--- Start RECORDS FOR THIS EXERCISE ---

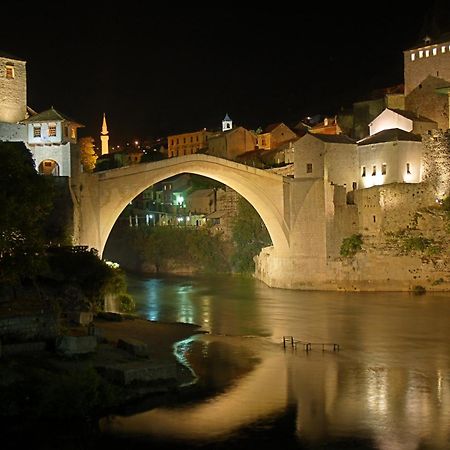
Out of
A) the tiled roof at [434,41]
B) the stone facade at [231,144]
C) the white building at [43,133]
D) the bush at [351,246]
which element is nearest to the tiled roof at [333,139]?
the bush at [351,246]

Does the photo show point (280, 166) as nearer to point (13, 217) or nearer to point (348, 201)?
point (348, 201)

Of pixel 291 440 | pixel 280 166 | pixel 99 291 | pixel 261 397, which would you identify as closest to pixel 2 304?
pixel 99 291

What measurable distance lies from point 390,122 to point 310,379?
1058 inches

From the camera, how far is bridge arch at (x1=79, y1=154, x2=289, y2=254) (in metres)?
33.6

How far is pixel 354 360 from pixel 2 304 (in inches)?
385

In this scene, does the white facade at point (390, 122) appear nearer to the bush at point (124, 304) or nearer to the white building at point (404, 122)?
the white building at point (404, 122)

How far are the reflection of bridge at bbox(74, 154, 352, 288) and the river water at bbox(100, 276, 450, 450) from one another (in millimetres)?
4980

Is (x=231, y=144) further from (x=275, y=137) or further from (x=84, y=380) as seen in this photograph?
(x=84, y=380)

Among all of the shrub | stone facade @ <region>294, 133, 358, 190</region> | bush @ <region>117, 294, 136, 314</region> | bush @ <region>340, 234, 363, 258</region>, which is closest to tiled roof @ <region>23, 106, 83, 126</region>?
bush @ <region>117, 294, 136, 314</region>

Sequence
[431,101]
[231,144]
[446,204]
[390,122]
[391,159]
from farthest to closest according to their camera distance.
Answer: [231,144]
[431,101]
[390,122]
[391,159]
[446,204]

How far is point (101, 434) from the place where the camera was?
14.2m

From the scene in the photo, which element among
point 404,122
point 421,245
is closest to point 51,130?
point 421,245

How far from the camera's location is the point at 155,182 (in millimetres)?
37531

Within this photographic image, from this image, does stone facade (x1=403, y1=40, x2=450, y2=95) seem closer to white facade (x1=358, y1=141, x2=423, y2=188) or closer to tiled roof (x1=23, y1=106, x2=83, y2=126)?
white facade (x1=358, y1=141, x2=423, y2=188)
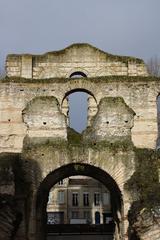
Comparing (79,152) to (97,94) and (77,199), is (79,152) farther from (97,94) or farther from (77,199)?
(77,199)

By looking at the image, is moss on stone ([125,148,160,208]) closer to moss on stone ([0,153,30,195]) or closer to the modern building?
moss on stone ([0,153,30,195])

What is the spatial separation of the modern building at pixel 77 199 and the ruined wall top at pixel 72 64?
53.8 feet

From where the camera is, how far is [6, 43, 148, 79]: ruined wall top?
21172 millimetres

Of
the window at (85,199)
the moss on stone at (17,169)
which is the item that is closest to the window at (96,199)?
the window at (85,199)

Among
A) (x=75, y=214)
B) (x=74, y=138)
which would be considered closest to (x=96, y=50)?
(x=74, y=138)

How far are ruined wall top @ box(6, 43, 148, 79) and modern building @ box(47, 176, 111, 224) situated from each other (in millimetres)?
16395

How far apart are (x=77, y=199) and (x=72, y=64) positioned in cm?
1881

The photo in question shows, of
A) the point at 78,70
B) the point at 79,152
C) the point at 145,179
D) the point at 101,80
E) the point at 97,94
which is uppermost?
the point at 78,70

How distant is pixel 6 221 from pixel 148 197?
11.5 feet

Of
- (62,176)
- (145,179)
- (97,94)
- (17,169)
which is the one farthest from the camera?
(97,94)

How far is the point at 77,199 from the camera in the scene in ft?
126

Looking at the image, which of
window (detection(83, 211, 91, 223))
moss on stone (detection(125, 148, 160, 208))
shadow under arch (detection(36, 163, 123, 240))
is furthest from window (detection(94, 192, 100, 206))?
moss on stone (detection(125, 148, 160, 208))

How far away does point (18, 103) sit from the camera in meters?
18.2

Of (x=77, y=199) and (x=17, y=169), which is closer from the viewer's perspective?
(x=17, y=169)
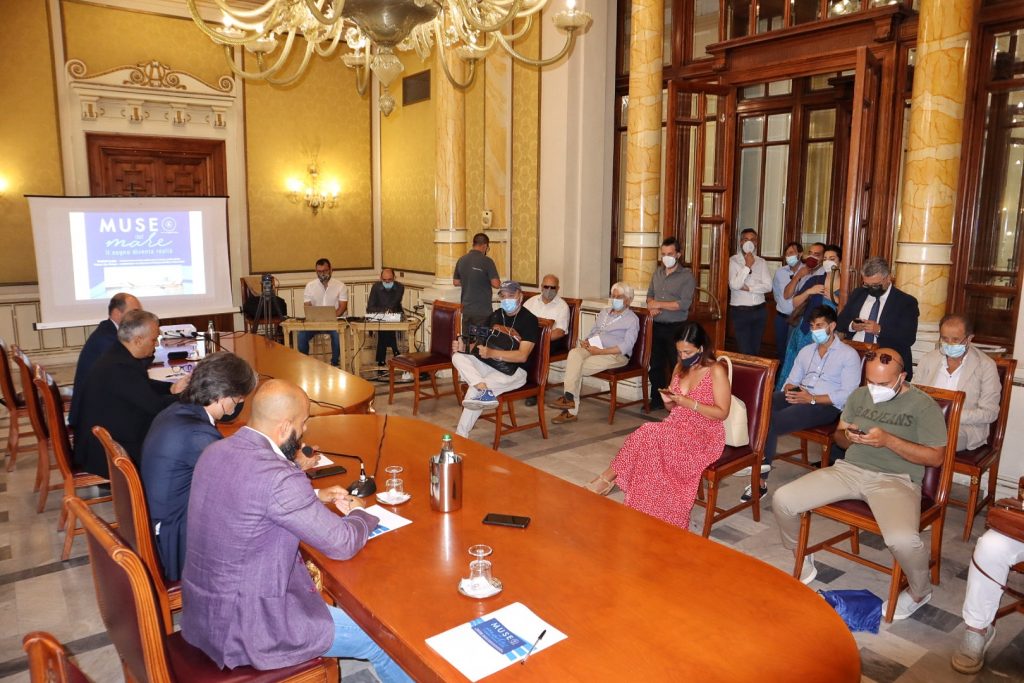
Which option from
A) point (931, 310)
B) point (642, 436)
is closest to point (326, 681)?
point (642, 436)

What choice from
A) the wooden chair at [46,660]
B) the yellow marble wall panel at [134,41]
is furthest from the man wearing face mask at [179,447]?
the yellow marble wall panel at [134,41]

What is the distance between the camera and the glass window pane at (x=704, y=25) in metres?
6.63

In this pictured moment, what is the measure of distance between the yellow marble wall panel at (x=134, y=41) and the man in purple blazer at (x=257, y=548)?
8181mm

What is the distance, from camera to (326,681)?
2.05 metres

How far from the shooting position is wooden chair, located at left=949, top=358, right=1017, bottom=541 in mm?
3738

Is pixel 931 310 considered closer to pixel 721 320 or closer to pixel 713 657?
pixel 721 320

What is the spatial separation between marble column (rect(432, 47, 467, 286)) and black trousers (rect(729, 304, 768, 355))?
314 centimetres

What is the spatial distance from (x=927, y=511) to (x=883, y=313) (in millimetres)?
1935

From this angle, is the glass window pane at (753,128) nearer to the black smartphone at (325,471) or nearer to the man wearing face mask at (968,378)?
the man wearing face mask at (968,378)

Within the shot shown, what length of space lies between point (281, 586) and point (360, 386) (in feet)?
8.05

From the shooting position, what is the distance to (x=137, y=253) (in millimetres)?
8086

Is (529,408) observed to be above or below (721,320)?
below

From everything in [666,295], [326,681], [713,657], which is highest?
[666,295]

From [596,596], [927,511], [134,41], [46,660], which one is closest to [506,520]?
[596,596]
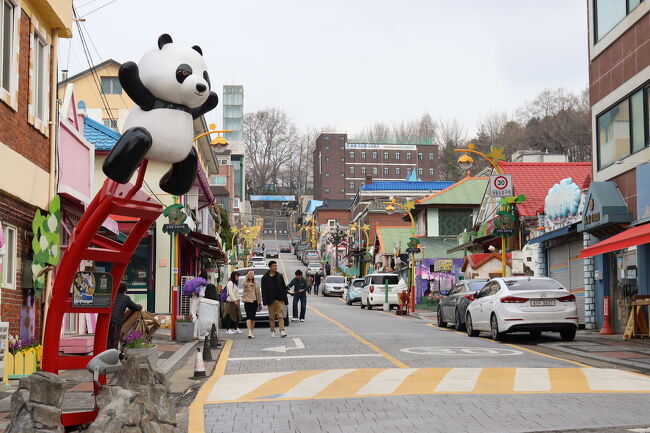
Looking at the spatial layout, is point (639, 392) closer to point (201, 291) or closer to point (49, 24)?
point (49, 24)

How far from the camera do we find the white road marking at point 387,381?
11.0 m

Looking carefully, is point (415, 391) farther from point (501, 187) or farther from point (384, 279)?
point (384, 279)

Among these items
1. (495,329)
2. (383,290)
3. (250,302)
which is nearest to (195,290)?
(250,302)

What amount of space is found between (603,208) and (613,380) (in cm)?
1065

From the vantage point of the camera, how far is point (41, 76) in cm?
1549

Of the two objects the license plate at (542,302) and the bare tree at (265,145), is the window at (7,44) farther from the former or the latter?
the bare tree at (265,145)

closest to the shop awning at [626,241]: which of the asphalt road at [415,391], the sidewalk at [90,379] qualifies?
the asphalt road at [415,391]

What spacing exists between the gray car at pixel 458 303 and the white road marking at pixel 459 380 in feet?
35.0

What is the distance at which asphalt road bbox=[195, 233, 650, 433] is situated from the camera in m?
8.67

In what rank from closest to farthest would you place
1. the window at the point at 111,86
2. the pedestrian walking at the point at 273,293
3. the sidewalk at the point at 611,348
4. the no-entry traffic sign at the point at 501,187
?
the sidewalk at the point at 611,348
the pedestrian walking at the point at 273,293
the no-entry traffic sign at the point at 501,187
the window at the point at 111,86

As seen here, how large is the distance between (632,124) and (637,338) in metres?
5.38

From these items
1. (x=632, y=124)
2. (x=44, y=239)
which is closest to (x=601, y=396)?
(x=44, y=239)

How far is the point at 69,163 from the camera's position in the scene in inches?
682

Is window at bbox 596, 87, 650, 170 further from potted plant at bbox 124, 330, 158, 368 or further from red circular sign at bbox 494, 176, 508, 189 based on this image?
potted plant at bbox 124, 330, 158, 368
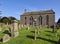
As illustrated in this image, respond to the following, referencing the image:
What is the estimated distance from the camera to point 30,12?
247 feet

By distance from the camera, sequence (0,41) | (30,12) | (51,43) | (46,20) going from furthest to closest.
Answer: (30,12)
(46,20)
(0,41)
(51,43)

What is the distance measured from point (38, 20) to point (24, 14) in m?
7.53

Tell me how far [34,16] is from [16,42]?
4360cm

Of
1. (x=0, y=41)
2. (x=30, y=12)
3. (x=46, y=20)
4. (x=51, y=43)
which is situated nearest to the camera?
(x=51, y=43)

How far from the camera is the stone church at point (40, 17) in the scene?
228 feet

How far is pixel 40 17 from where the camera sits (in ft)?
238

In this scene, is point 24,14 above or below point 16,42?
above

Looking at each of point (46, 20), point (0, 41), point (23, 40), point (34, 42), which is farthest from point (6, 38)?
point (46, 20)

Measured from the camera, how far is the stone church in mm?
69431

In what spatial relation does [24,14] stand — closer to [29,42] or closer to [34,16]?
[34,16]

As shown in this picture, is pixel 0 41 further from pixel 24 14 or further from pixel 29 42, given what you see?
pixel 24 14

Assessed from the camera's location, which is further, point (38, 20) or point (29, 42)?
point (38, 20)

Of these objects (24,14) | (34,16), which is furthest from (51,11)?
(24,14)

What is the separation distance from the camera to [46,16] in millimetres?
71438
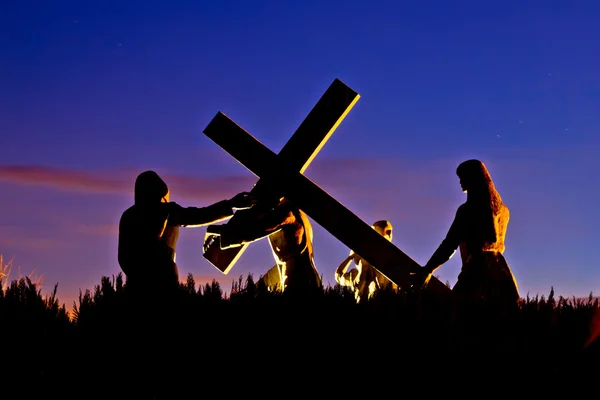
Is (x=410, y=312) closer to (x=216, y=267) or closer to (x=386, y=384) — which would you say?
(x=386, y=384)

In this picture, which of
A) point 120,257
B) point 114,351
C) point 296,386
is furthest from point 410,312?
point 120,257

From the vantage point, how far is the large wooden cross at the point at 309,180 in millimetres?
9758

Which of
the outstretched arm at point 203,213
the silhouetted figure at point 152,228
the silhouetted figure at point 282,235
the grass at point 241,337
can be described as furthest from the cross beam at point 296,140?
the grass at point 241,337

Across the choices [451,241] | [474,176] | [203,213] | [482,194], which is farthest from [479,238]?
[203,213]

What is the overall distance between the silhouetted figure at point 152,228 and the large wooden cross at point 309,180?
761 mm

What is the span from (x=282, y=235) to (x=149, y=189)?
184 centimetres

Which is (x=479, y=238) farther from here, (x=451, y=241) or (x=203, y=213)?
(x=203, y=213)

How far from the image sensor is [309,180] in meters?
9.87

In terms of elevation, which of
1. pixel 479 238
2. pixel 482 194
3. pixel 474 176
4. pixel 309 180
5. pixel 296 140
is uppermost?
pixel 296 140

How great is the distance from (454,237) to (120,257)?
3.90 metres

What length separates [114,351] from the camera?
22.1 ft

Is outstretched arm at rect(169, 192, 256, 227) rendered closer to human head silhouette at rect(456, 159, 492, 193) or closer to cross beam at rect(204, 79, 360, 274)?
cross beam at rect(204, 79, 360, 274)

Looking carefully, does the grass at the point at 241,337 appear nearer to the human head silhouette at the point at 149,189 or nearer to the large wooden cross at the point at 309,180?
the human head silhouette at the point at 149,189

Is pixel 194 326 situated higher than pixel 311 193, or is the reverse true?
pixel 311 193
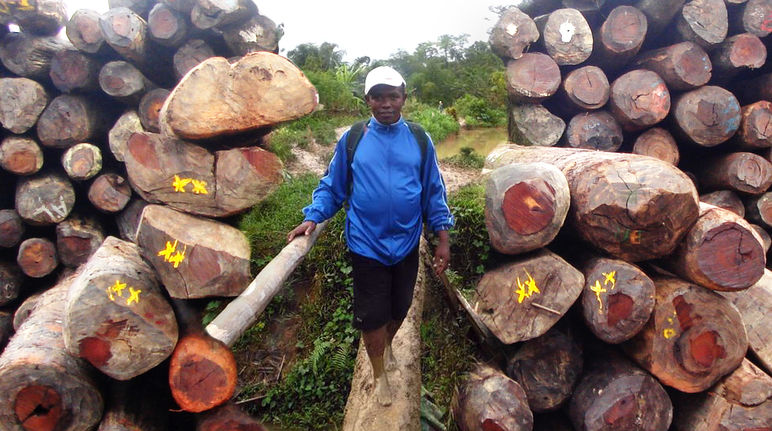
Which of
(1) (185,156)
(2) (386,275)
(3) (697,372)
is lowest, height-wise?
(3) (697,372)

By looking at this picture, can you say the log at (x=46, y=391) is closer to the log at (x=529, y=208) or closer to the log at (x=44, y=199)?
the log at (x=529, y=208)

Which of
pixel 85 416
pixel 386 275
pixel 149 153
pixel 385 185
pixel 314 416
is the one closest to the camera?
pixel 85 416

--- End RECORDS FOR THIS EXERCISE ---

### TASK PROMPT
Look for the line that contains "Across the choices", then please copy it and the rest of the lines through the end of the data, pictures excluded.

### TASK RESPONSE
Across the choices [451,241] | [474,176] | [203,213] | [482,194], which is farthest from [479,238]?
[203,213]

What is the overall distance between the silhouetted figure at point 152,228 and the large wooden cross at point 309,180?
761 mm

What is the span from (x=282, y=235) to (x=149, y=189)?
184 centimetres

Which is (x=479, y=238) farther from here, (x=451, y=241) or (x=203, y=213)?
(x=203, y=213)

How far from the image sensor is [309,180] in meters?
9.87

In terms of elevation, which of
1. pixel 479 238
2. pixel 482 194
3. pixel 474 176
4. pixel 309 180
5. pixel 296 140
is uppermost?
pixel 296 140

How great is the distance from (454,237) to (120,257)?
3.90 metres

What length separates [114,351] from the camera?
22.1 ft

Is outstretched arm at rect(169, 192, 256, 227) rendered closer to human head silhouette at rect(456, 159, 492, 193) or closer to cross beam at rect(204, 79, 360, 274)?
cross beam at rect(204, 79, 360, 274)

Looking carefully, does the grass at the point at 241,337 appear nearer to the human head silhouette at the point at 149,189 or nearer to the large wooden cross at the point at 309,180?
the human head silhouette at the point at 149,189

Is pixel 194 326 situated higher than pixel 311 193, or is the reverse true?
pixel 311 193
Which of
(1) (185,156)
(2) (386,275)
(3) (697,372)
is lowest, height-wise?
(3) (697,372)

By looking at this picture, can you say the log at (x=46, y=391) is closer to the log at (x=529, y=208) or closer to the log at (x=44, y=199)?
the log at (x=529, y=208)

Which of
pixel 85 416
pixel 386 275
pixel 149 153
pixel 385 185
pixel 314 416
is the one closest to the camera?
pixel 85 416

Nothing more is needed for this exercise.